Réaction du ministre de l’Environnement
Essayant de parer aux foudres des militants écologiques, le ministère de l’Environnement est intervenu dans le débat et s’est engagé solennellement à user de technologies propres dans l’exploitation des ressources en gaz de schiste du pays. Mme Dalila Boudjemâa a, en effet, affirmé, lors de déclarations publiques, que son département fait sienne la préservation de l’écosystème des zones forées. L’exploitation du gaz de schiste en Algérie utilisera un procédé basé sur de nouvelles technologies moins polluantes, a notamment déclaré la ministre. Afin d’extraire le gaz de schiste, il sera fait usage d’une méthode et de produits moins polluants, sans contaminer l’environnement, a promis la ministre. Selon elle, l’Algérie est à l’abri de la pollution engendrée par l’exploitation des ressources en gaz de schiste. «L’Algérie dispose des moyens nécessaires à mettre en place pour se prémunir contre toutes ces formes de pollution», a-t-elle également souligné. Autre assurance promise par la ministre de l’Environnement: la réutilisation de l’eau usée pour fissurer la roche contenant le gaz de schiste. Le ministère de l’Environnement «a exigé et obtenu des différentes parties concernées, que cette eau qui remonte à la surface soit traitée et réinjectée dans le sol pour l’exploitation de nouveaux forages».
Montée au créneau du MNND
Une fois et pas de deux, le Mouvement national pour la nature et le développement (MNND), l’un des rares partis écologiques algériens, est monté au créneau afin de marquer son opposition à l’exploitation du gaz de schiste. Dans un long communiqué rendu public, le Mouvement y revient sur les «facteurs négatifs de l’exploitation du gaz de schiste», dont il énumère une très forte consommation d’eau douce pour chaque puits foré, entreposage à l’air libre de produits chimiques hautement toxiques et dangereux, la pollution irréversible des nappes phréatiques et cours d’eau, et aussi les problèmes de santé publique. «L’option pour l’exploitation du gaz de schiste est inopportune, car elle est sujette à une catastrophe écologique d’une grande ampleur dès lors que la technologie et les techniques d’exploitation ne sont pas encore mûres et ont montré leurs limites», avance, en guise de préambule, les animateurs de ce parti politique, qui soulignent que d’autres opportunités existent dans le pays.

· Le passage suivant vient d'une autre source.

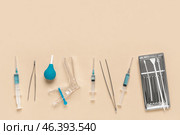 Gynecological speculum with pap smear test tools, enema and syringes on beige background. Стоковое фото, фотограф Pixel_shot / Фотобанк Лори
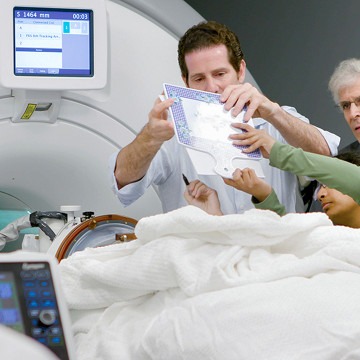 As colleagues looked on, neurosurgeon Dr. Michael Kaplitt (center) in 2016 assessed a patient’s dexterity during an MRI-guided treatment for a patient with essential tremor. The procedure is the same as that used to treat Stan Au’s Parkinson’s disease.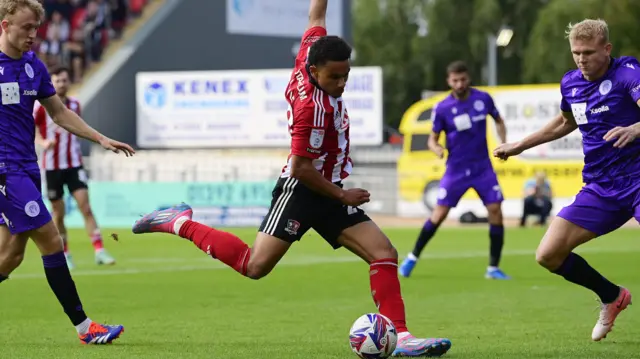 Kami Doyle scores for Exeter against Stevenage.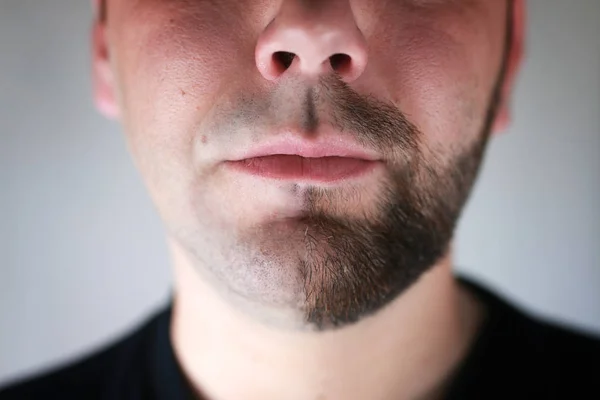 Bearded man shaving — Stock Photo, Image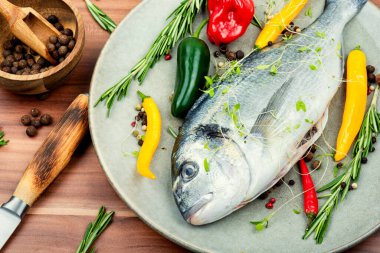 Çiğ dorado balığı ve baharat. Yemek pişirmek için malzemelerle birlikte.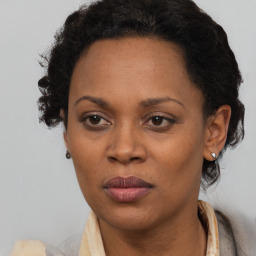 Neutral black adult female with short  black hair and brown eyes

Et de citer à cet égard, l’exemple de l’énergie solaire, dont les potentialités énormes, affirment-ils, peuvent même nous permettre d’envisager leur exportation. «Il est illogique de penser au gaz de schiste alors que les autres sources d’énergie n’ont pas été prises en compte, ou pas assez développées.

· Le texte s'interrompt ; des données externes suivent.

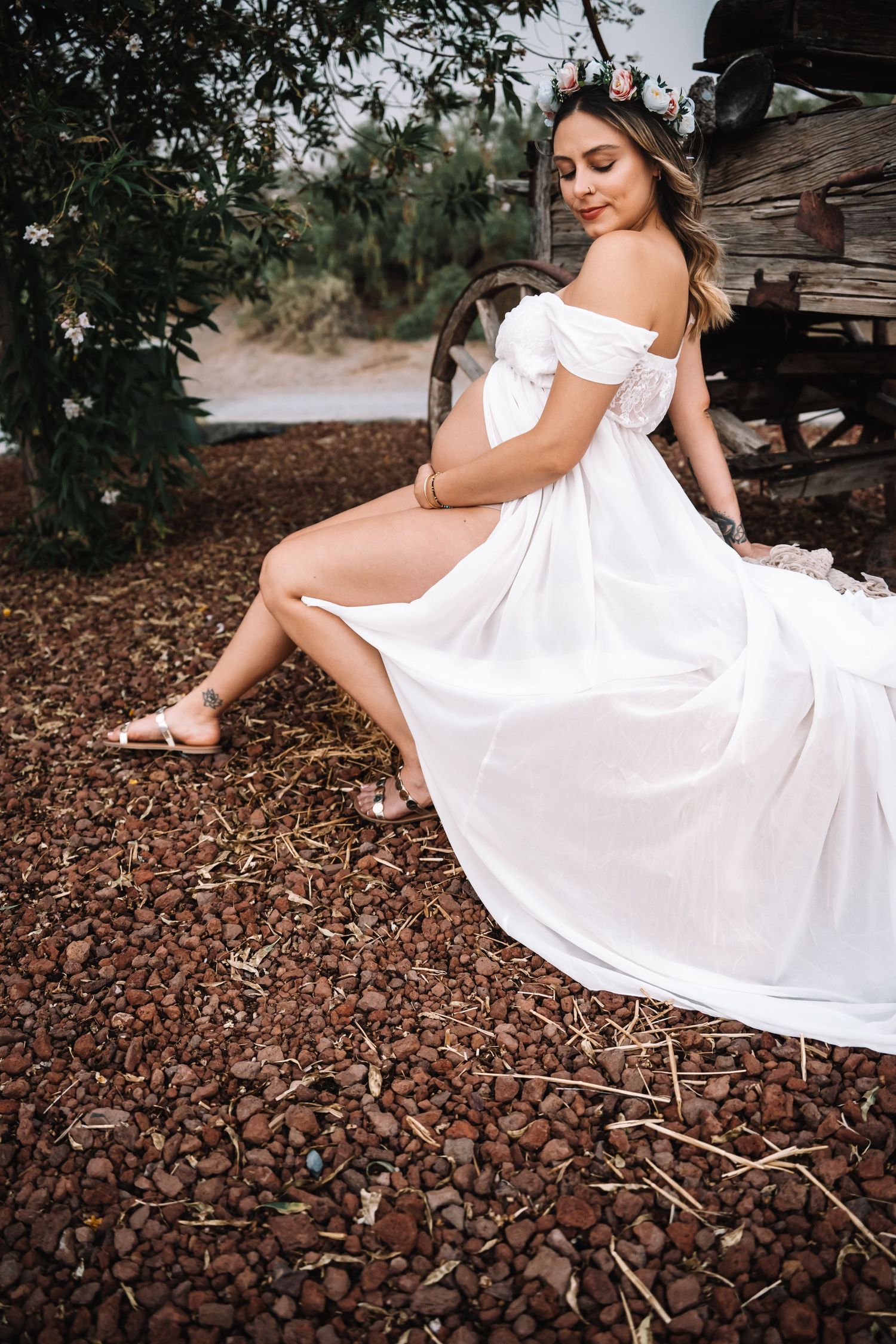 Pregnant woman in elegant white off-shoulder dress with floral crown sits on rustic ground outdoors.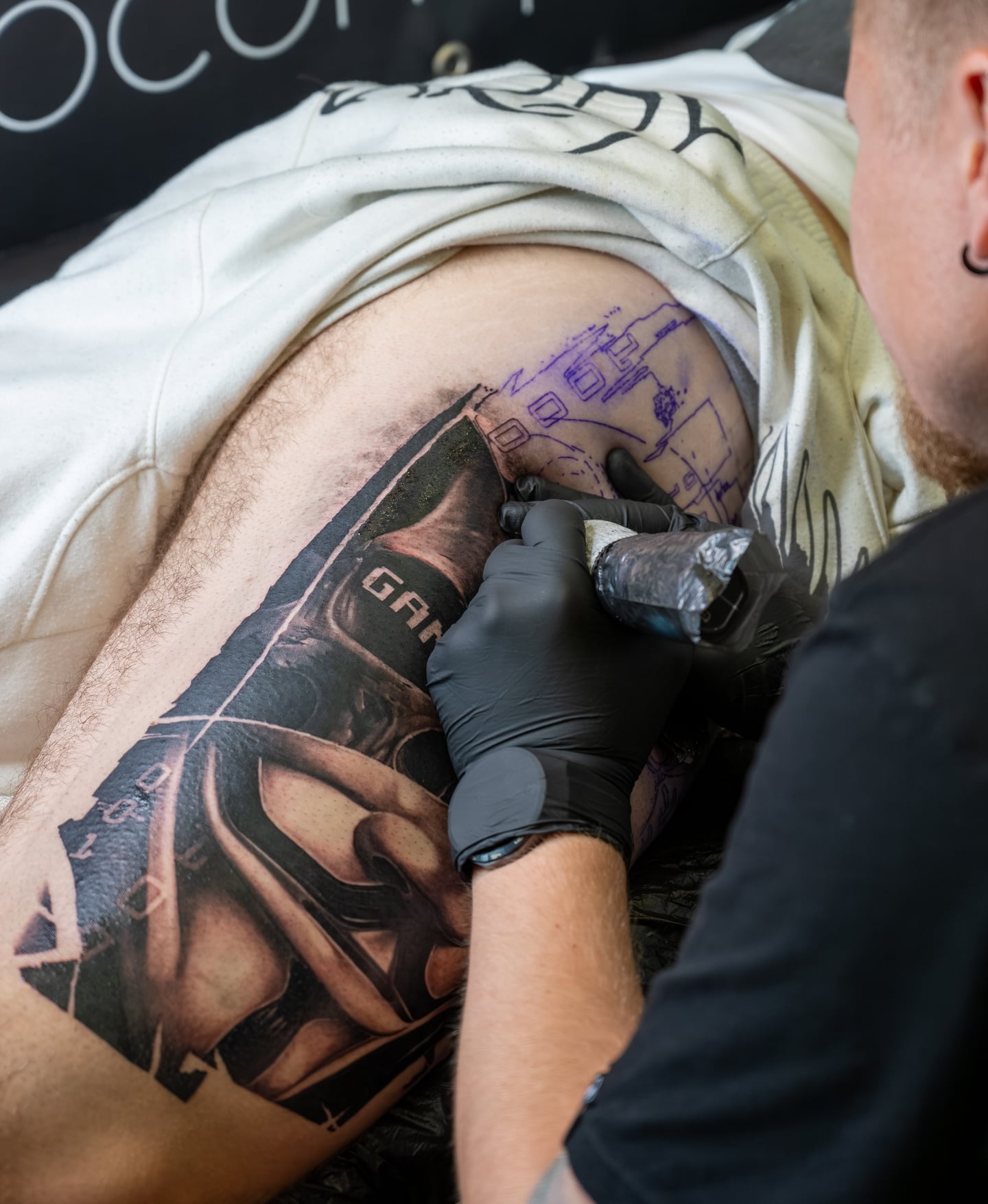 Gloved hands working on a shaded tattoo on a client's side.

On ne peut passer sous silence les risques énormes subis par certains pays comme en Pennsylvanie, aux États-Unis, où l’exploitation du gaz de schiste a fait des ravages sur l’environnement, la santé publique et la vie locale», ont encore ajouté les responsables du MNND qui qualifient la décision des autorités publiques d’unilatérale et qui en appellent à l’organisation d’un référendum sur la question. «Nous estimons, à juste titre, que cette décision est d’une exceptionnelle gravité, compte tenu des enjeux majeurs qui nous attendent, requiert l’Association et la participation de tous», lit-on encore dans le communiqué.
«Les gisements de gaz de schiste en Algérie se présentent beaucoup plus comme un risque, voire une calamité, que comme une opportunité ou un bienfait économique», conclut le Mouvement national pour la nature et le développement.